The Dullahan, the Headless Horseman, and a Deal with the Devil
20 December 2025 ~ 2 min read
Most Americans know the Headless Horseman. Washington Irving’s The Legend of Sleepy Hollow gave us the image—a spectral rider galloping through the night, a jack-o’-lantern where his head should be, terrorizing Ichabod Crane across a bridge in the Hudson Valley. It’s one of the foundational stories of American horror. What most readers don’t know is that Irving’s horseman has an older, darker ancestor across the Atlantic.

The dullahan is an Irish death figure—a headless rider who carries his own decaying head under one arm and drives a coach drawn by black horses. Where Irving’s Horseman is a local ghost story, the dullahan is something more elemental.

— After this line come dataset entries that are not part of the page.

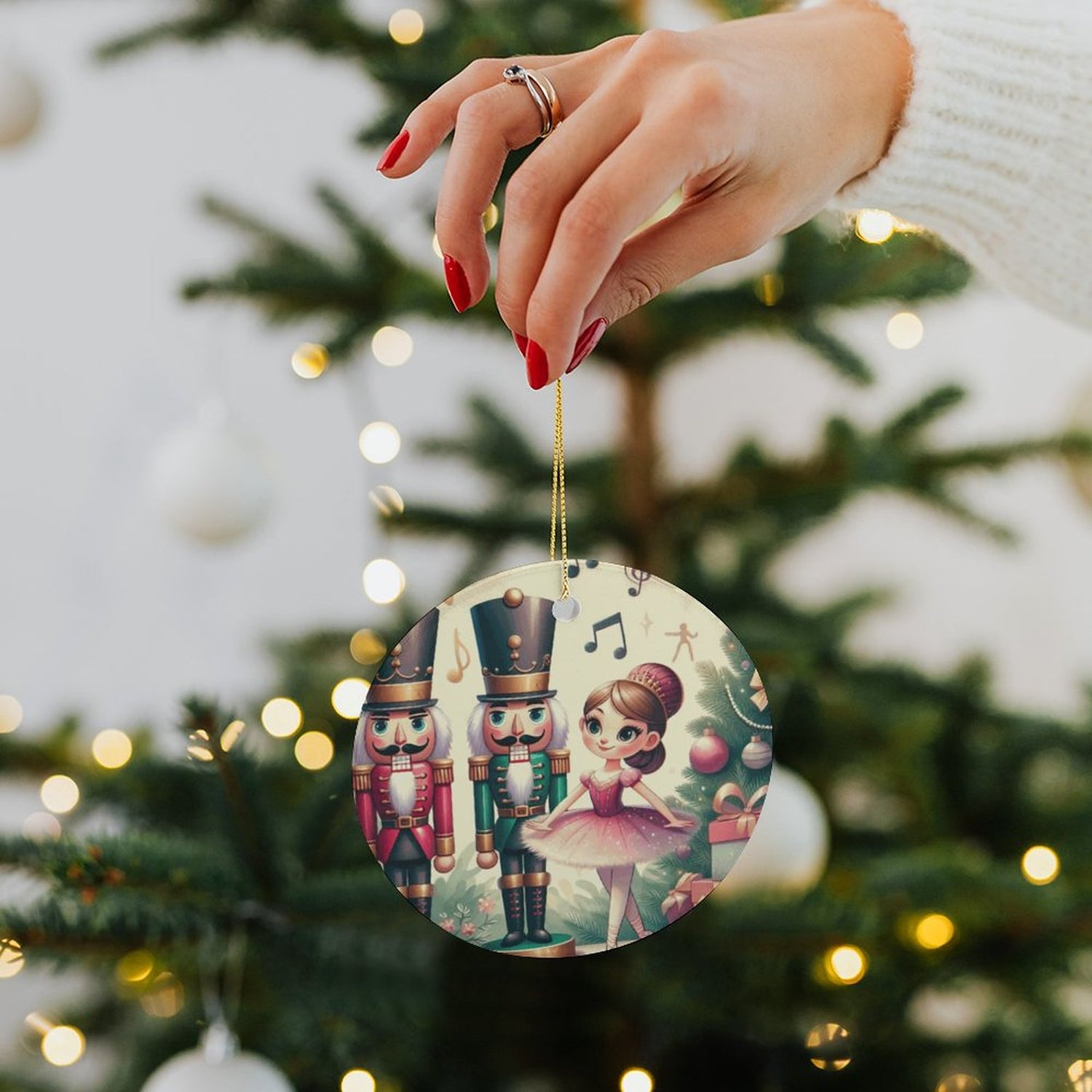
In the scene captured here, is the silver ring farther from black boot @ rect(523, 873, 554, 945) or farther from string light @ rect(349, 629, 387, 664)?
string light @ rect(349, 629, 387, 664)

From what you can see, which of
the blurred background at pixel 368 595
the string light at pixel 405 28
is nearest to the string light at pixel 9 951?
the blurred background at pixel 368 595

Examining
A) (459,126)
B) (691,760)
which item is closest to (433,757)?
(691,760)

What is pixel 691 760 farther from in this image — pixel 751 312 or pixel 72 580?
pixel 72 580

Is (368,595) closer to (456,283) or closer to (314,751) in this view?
(314,751)

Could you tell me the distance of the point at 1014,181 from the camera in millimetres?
509

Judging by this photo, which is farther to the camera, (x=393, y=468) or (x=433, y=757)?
(x=393, y=468)

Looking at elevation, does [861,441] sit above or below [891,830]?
above

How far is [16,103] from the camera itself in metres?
1.01

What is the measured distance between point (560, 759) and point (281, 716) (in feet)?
1.49

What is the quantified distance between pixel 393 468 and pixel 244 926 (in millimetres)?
1227

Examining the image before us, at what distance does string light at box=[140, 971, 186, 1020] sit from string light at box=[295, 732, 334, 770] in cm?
19

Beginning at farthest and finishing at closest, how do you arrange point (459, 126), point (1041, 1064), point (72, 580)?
1. point (72, 580)
2. point (1041, 1064)
3. point (459, 126)

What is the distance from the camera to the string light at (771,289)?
876mm

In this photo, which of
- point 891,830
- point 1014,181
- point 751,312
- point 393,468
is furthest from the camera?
point 393,468
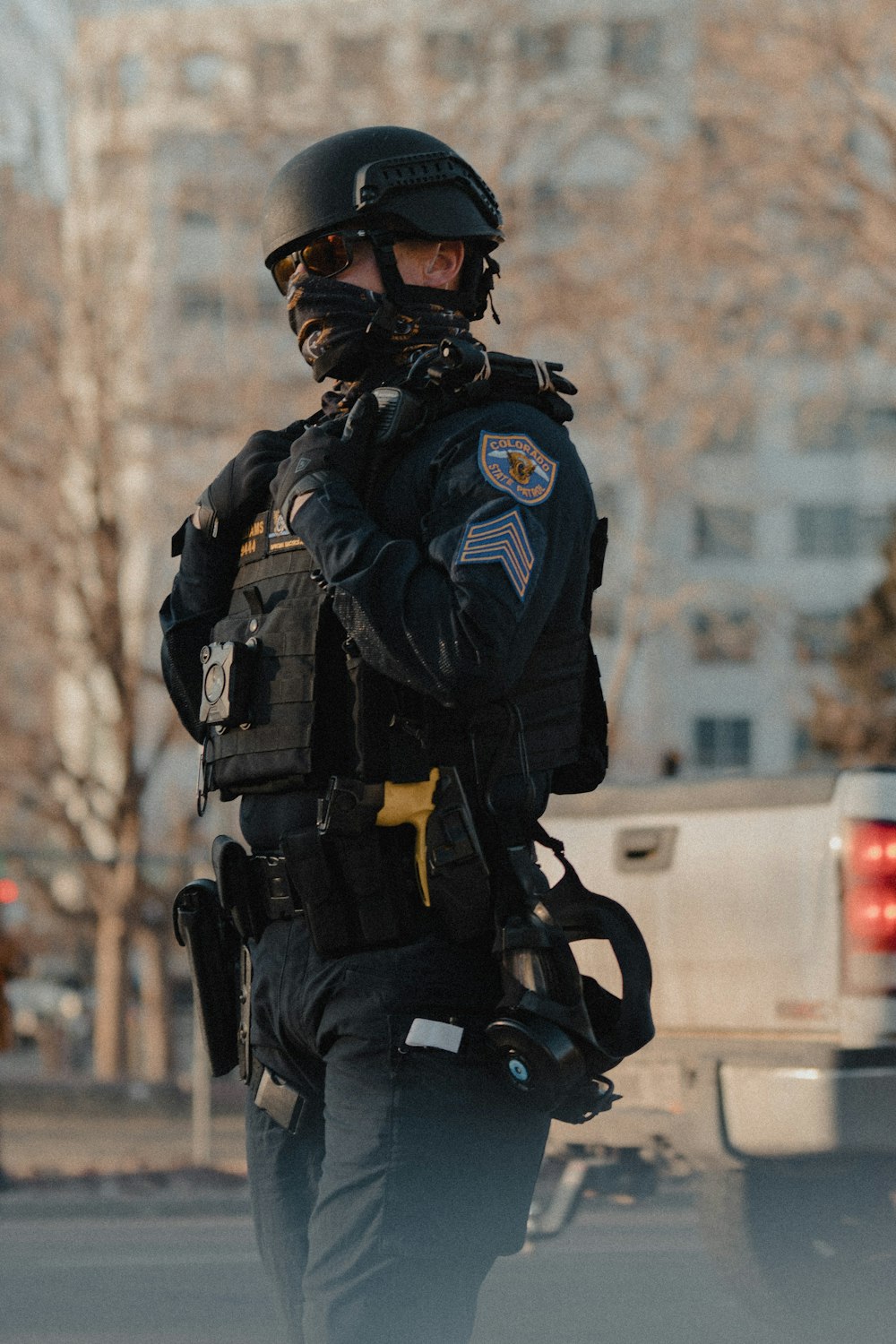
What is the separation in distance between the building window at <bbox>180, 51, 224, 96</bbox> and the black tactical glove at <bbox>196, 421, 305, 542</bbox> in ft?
50.8

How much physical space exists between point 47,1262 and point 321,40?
12995 mm

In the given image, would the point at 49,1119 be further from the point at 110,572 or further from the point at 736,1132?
the point at 736,1132

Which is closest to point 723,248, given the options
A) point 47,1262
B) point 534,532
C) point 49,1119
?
point 49,1119

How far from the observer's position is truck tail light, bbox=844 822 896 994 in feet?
19.6

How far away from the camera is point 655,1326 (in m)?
6.18

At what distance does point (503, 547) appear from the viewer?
2.61 m

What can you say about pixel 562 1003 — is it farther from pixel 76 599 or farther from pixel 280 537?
pixel 76 599

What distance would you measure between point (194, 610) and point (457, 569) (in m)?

He doesn’t haunt a particular road or valley. He rides wherever death is coming, and when he stops and speaks your name, you die. No negotiation, no escape. In Irish folklore, the dullahan belongs to the Morrígan—the goddess of war, fate, and sovereignty—and he serves as one of her instruments of ending. He is hers, absolutely and without question.
As I was writing The Morrígan’s Game, I couldn’t stop thinking about the dullahan. Not the horror of him—the tragedy. Here’s a figure who was once whole, who lost his head (the folklore doesn’t always explain how), and who’s spent centuries riding through the dark carrying the rotting evidence of what he used to be. That’s not just frightening. That’s sad. And sadness, in my experience, is where the best story questions come from.
So I asked the question nobody asks: what if the dullahan got his head back?
What if someone offered him the one thing he’d lost—his wholeness, his identity, his face—in exchange for a favor? And what if that someone was the Devil, who has his own reasons for wanting a headless death rider in his debt? And what if the Morrígan, whose creature the dullahan has always been, didn’t appreciate another power meddling with what belongs to her?
I’ll let the novel answer those questions. But I will say this: the dullahan’s story in The Morrígan’s Game became one of my favorite threads to write, because it’s about the cost of getting what you want. The Headless Horseman is terrifying because he has no head. The dullahan in this novel is terrifying for a different reason—because he does.